Revision as of 13:51, 1 November 2007

The most important step of comparative modelling is a carefully done multiple sequence alignment of the target sequence with a protein of known structure. However, you can't expect a useful model either, if you use an unsuitable template and for many templates more than one coordinate file is available.

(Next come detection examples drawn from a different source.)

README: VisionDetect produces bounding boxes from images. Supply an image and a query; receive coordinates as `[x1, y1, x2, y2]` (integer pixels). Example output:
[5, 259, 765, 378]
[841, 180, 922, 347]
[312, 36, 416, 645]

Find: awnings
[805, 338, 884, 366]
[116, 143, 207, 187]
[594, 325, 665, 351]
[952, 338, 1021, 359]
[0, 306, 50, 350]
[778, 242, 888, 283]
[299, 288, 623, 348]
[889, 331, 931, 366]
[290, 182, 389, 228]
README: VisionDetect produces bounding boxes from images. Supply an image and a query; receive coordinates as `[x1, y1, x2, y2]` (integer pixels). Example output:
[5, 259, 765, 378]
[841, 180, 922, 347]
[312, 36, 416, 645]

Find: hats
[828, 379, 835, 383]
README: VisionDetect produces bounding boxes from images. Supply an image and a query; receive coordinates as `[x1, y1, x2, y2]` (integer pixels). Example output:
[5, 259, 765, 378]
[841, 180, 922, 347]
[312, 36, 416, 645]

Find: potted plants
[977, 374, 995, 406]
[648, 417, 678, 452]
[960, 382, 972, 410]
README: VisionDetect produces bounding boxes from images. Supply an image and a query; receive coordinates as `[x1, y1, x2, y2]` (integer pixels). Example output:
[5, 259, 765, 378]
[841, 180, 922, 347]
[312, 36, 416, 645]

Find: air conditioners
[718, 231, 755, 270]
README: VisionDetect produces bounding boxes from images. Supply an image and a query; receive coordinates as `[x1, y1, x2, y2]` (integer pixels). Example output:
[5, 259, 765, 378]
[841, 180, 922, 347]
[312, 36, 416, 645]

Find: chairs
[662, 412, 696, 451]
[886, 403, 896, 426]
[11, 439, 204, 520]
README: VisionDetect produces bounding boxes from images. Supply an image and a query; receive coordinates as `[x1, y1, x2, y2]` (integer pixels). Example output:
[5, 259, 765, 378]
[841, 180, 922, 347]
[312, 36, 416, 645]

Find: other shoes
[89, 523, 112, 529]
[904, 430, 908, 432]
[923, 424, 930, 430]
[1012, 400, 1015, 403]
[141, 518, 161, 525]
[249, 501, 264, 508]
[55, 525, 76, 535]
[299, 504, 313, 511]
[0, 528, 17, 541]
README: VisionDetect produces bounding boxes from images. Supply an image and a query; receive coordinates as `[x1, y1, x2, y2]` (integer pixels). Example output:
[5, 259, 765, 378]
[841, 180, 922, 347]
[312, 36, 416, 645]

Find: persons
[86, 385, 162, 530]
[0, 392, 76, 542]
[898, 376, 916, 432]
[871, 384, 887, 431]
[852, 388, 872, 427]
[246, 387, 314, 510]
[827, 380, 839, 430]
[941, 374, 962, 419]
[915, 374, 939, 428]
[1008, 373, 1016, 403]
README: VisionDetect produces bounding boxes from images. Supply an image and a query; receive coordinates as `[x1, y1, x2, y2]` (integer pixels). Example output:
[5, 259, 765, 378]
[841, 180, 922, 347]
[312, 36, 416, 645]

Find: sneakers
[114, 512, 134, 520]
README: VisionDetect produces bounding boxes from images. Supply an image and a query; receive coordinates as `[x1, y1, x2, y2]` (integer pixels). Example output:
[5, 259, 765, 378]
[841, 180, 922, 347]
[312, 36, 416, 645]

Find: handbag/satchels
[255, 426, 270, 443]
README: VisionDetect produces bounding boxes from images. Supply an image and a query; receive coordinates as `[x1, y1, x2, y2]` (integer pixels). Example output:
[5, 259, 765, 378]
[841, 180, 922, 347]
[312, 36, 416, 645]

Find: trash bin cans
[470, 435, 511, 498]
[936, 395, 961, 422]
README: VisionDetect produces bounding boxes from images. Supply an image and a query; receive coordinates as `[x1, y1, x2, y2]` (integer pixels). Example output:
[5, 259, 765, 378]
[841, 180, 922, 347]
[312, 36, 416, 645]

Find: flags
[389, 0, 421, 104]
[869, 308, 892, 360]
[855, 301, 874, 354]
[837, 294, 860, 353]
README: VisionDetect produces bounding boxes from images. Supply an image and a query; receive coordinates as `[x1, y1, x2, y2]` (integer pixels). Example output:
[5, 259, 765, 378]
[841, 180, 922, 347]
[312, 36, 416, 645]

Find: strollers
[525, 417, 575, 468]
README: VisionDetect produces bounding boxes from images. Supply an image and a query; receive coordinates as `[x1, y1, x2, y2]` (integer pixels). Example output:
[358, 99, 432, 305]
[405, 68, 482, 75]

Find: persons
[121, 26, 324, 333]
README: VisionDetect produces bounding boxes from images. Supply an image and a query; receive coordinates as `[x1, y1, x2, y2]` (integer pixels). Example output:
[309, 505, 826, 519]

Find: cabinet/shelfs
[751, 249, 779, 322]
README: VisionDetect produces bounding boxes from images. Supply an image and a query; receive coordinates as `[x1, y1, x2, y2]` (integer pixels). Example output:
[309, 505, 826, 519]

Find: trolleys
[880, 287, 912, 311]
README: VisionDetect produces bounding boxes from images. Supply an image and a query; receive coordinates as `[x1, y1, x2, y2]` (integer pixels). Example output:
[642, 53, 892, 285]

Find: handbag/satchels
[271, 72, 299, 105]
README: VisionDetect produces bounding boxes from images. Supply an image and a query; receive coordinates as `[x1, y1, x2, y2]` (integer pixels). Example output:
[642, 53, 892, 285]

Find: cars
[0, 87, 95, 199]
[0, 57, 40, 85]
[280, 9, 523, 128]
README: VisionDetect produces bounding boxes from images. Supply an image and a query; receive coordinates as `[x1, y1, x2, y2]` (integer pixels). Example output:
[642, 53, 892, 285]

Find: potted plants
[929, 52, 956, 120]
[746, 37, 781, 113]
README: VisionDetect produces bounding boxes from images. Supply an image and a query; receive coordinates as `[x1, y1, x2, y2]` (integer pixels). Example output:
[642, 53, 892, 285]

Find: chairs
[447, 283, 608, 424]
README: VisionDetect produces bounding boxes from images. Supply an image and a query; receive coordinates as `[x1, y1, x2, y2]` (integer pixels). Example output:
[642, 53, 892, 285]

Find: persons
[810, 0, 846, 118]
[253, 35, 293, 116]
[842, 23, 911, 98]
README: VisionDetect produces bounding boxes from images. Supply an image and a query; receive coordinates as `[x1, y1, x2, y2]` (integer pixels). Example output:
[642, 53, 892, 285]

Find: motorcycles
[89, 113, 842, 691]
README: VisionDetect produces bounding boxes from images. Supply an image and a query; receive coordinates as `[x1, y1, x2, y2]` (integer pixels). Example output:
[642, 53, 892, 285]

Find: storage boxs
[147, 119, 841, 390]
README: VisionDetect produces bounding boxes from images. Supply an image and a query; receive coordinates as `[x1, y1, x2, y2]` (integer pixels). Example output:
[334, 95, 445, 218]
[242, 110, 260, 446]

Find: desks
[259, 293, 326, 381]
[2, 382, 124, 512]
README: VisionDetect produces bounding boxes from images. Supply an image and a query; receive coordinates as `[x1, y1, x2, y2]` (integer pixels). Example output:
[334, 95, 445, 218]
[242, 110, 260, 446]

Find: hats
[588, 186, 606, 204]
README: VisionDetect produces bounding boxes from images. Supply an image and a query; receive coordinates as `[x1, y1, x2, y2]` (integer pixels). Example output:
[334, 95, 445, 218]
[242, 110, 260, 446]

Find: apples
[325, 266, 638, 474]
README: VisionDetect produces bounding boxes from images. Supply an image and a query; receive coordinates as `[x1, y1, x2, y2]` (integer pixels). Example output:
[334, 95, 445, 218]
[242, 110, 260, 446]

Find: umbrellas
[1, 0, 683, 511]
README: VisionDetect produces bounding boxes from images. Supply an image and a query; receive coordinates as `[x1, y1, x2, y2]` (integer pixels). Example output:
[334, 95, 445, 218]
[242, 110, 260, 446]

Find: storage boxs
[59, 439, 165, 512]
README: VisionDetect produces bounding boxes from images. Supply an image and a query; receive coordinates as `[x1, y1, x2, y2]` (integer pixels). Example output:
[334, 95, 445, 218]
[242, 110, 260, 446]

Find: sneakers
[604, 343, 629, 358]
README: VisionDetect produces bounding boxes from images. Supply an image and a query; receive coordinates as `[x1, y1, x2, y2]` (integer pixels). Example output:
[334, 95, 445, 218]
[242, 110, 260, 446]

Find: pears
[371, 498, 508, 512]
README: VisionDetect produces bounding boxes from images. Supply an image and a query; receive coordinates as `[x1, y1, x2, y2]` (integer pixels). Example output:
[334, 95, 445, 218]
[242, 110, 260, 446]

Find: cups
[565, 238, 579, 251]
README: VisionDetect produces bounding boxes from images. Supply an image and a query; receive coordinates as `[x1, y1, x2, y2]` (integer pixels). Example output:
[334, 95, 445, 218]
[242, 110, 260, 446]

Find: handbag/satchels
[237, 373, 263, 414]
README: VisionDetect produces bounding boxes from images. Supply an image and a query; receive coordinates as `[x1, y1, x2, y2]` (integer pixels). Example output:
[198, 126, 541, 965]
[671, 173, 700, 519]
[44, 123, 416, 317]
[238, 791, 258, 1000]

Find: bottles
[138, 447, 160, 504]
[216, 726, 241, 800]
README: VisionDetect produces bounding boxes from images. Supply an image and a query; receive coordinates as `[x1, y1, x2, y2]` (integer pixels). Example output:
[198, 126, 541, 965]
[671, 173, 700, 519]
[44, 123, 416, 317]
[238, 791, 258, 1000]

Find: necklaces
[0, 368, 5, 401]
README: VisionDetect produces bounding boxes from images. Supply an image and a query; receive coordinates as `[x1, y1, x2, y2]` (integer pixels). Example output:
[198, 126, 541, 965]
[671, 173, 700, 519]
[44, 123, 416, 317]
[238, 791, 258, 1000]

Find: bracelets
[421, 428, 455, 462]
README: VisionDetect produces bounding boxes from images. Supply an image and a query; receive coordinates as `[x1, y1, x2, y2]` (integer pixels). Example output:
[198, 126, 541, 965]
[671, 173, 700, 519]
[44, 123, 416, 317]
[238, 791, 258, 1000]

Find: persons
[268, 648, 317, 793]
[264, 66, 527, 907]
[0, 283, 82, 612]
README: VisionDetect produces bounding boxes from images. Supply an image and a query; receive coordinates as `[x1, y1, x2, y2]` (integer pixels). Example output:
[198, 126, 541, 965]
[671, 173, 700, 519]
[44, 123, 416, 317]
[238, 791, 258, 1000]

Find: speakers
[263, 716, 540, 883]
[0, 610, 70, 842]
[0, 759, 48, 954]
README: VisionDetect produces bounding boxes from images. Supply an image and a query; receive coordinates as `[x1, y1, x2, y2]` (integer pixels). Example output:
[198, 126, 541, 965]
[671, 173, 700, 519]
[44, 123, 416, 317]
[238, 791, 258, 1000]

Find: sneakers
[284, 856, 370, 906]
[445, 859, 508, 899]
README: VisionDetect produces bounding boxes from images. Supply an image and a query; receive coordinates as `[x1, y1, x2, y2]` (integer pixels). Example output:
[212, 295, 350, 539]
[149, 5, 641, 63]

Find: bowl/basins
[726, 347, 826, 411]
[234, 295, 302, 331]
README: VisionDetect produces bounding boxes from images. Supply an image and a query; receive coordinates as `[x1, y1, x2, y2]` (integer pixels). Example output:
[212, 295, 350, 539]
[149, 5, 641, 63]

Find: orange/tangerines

All homologues can contribute template information to your project!
How to find a template
  • Keyword searches are possible, but unrealiable: there is no guarantee that the keyword you are thinking of is used, rather than a synonym, or that it is correctly spelled.
  • Sequence searches: BLAST and PSI-BLAST are the tools of first choice to find homologues structures. Try a BLAST search in the PDB subsection of the protein database first. If this is unsuccessful, do a PSI-BLAST search in "nr" and look for homologues sequences that are flagged with the "known structre" icon.
  • Use of CATH - a hierarchical classification of the entire PDB will contain domains you can use if you know your protein's folding architecture, however the actual alignment is likely to be very challenging.
Hard and easy results
  • Since structural similarity correlates with sequence similarity, use the structure with the highest degree of % sequence identity (not alignment score) as a template. Easy results are those where no indels ave to be considered. Modeling indels is unreliable. In selected cases you may consider using a closely related template overall, but importing a same-length loop from a more distantly related template.
Assessing suitability

The model must be relevant to your protein's function! If you have a choice:

  • Choose orthologues over paralogues;
  • Choose protein-ligand complexes over unliganded structures;
  • Choose structures in a functional state (bound inhibitor? Heterooligomer?) over free structures;
  • Choose native sequences over mutated sequences (incl. His-tag, SeMet, post-translational modifications);
  • Chose coordinate sets in which the regions of interest are well ordered over regions that are locally disordered and have high B-factors, or regions that are highly divergent in of NMR model sets;
  • Choose structures where crystal packing contacts are distant from regions of interest over those where crystal packing may introduce conformational artefacts.
Assessing quality

Use the highest-quality structure available:

  • Use the structure with the best resolution (low values: 2.0 Å is better than 2.5 Å).
  • Treat NMR structures like crystal structures with a resulution (at best) worse than 2.5 Å
  • Well refined structures have R-values better than 10% of their nominal resolution.
  • R-free, and R-merge are additional quality metrics ... but are difficult to assess for the non-expert.